Song

from the album No Strings
- Published: 1962
- Songwriter: Richard Rodgers

= The Sweetest Sounds (song) =

1962 song written by Richard Rodgers

"The Sweetest Sounds" is a song, with words and music by Richard Rodgers, from No Strings, a 1962 musical. The song opens and closes the show for characters Barbara Woodruff and David Jordan, performed by Diahann Carroll and Richard Kiley in the original Broadway theatre production and subsequent cast recording.

==Composition==
The melodic theme appears to have been inspired by an orchestral figure in the final movement of Johannes Brahms' Piano Concerto No. 2 (Brahms) (measures 64–80).

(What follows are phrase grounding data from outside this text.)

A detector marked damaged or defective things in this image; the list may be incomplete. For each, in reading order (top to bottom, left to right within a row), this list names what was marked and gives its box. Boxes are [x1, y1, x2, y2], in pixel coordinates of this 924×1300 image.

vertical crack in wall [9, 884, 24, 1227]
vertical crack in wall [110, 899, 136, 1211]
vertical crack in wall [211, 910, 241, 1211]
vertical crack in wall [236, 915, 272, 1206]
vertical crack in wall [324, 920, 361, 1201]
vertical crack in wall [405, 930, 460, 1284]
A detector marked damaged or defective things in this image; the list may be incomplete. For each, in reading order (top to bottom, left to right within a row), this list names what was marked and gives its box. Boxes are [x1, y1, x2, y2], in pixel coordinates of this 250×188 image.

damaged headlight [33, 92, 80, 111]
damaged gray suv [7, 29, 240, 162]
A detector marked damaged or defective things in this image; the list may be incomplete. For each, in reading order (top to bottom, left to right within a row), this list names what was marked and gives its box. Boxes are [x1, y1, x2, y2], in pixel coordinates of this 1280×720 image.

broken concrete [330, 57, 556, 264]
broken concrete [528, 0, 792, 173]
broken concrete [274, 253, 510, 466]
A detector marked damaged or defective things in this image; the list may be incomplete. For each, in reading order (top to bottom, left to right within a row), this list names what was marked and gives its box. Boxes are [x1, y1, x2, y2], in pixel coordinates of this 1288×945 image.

==In television and film==
- Judy Garland featured the song on The Judy Garland Show episode that aired November 10, 1963 in a medley performed with Count Basie and his orchestra.
- Barbra Streisand featured the song in the 1973 broadcast Barbra Streisand...And Other Musical Instruments.
- The song is featured in the 1997 adaptation of Rodgers and Hammerstein's Cinderella, performed as a duet by Brandy and Paolo Montalban.
- The song is featured in the third season premiere of Only Murders in the Building.

==Recordings==
In addition to the respective cast albums and telefilm recordings, the song has been recorded by various artists including:
- Peggy Lee – included in her album Sugar 'n' Spice (1962)
- Perry Como – for his album By Request (1962).
- Sergio Franchi recorded the song for his 1963 RCA Victor Red Seal album Broadway...I Love You.
- Eydie Gormé – Blame It on the Bossa Nova (1963)
- Blossom Dearie - on her album Blossom Dearie Sings Rootin' Songs (1963).
- Ella Fitzgerald's swinging cover can be heard on her 1964 Verve Records release Hello, Dolly!.
- Andy Williams released a version of the song on his 1964 album The Great Songs from "My Fair Lady" and Other Broadway Hits.
- Kathy Kirby – a single release in 1964.
- Nancy Wilson – for her album Broadway – My Way (1964)
- Kate Smith – for her album The Sweetest Sounds (1964)
- Patti Page – in her album Love After Midnight (1964)
- Carmen McRae - from her album Woman Talk (Live At The Village Gate) (1966).
- Sarah Vaughan - from her album Sassy Swings Again (1967).
- Shirley Bassey recorded the song for her 1965 album Shirley Stops the Shows.
- Helen O'Connell recorded the song for her 1963 album An Era Reborn with Helen O'Connell.
- Barbra Streisand – Barbra Streisand... and Other Musical Instruments (1973)
- Rosemary Clooney – for her album Rosemary Clooney Sings Rodgers, Hart & Hammerstein (1990).
- Bobby Darin recorded the song on January 11, 1963. It remained unreleased until June 8, 1999: Ultra-Lounge – Wild, Cool & Swingin'.